→ **Problem to work on**
Set down the material once more, exactly as it appears.

→ **Data records**

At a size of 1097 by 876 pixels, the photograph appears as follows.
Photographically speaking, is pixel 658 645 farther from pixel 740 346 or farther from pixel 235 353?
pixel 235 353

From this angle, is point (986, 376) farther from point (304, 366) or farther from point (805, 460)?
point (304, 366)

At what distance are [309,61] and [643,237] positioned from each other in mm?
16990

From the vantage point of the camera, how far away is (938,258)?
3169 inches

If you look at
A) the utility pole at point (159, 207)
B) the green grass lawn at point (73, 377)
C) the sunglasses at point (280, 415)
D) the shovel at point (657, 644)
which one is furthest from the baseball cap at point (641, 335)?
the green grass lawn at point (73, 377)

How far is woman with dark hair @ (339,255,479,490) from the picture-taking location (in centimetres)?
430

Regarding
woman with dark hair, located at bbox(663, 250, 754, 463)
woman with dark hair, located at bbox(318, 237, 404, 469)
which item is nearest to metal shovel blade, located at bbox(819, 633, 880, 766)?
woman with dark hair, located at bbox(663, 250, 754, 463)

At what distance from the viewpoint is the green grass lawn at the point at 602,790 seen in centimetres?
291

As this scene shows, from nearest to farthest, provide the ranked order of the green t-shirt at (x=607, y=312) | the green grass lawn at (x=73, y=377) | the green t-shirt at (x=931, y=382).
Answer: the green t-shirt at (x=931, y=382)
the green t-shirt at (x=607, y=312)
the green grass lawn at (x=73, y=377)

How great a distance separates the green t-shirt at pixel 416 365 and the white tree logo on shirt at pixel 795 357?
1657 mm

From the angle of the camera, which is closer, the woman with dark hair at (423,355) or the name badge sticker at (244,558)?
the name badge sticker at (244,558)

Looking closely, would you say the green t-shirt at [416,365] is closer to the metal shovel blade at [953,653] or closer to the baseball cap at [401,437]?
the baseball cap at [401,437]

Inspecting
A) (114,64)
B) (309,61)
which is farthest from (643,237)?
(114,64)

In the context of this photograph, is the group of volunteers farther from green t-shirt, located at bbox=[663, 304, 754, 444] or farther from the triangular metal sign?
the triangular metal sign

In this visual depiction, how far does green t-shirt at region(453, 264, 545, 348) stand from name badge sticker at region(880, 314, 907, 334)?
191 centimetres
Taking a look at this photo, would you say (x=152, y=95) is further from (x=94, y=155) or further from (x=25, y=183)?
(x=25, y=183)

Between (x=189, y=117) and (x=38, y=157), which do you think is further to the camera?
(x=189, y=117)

→ **Exercise solution**
At a size of 1097 by 876 pixels, the photograph appears as follows.
Photographically speaking, is pixel 658 645 farther from pixel 740 346 or farther from pixel 235 353?
pixel 235 353

From this angle, is point (986, 376) farther from point (304, 366) or farther from point (805, 460)?
point (304, 366)

At what distance are [309,61] and [643,237] positioned from each other in mm?
16990

From the vantage point of the camera, how far away is (938,258)?
3169 inches

If you look at
A) the utility pole at point (159, 207)
B) the green grass lawn at point (73, 377)
C) the sunglasses at point (280, 415)
D) the shovel at point (657, 644)
which one is furthest from the baseball cap at point (641, 335)?
the green grass lawn at point (73, 377)

How far is woman with dark hair @ (339,255,479,490) from the picture-taking location (in centimetres)?
430

Regarding
woman with dark hair, located at bbox(663, 250, 754, 463)
woman with dark hair, located at bbox(318, 237, 404, 469)
which item is nearest to metal shovel blade, located at bbox(819, 633, 880, 766)?
woman with dark hair, located at bbox(663, 250, 754, 463)

At what distance from the viewpoint is the green grass lawn at the point at 602,790 seen in centimetres?
291

As this scene shows, from nearest to farthest, provide the ranked order of the green t-shirt at (x=607, y=312) | the green grass lawn at (x=73, y=377) | the green t-shirt at (x=931, y=382).
Answer: the green t-shirt at (x=931, y=382)
the green t-shirt at (x=607, y=312)
the green grass lawn at (x=73, y=377)

How great a distance separates the green t-shirt at pixel 416 365 and the white tree logo on shirt at pixel 795 357?
1657 mm

From the angle of the camera, which is closer, the woman with dark hair at (423,355) or the name badge sticker at (244,558)?
the name badge sticker at (244,558)

Looking closely, would you say the green t-shirt at [416,365] is closer to the metal shovel blade at [953,653] or closer to the baseball cap at [401,437]?
the baseball cap at [401,437]

Inspecting
A) (114,64)
B) (309,61)
which is farthest from (643,237)?
(114,64)

In the context of this photograph, is the group of volunteers farther from green t-shirt, located at bbox=[663, 304, 754, 444] or farther from the triangular metal sign?
the triangular metal sign

In this visual depiction, how far does green t-shirt at region(453, 264, 545, 348) stand from name badge sticker at region(880, 314, 907, 334)?
191 centimetres
Taking a look at this photo, would you say (x=152, y=95) is further from (x=94, y=155) or further from (x=25, y=183)?
(x=25, y=183)

Between (x=189, y=117) and (x=38, y=157), which do you think is further to the camera?
(x=189, y=117)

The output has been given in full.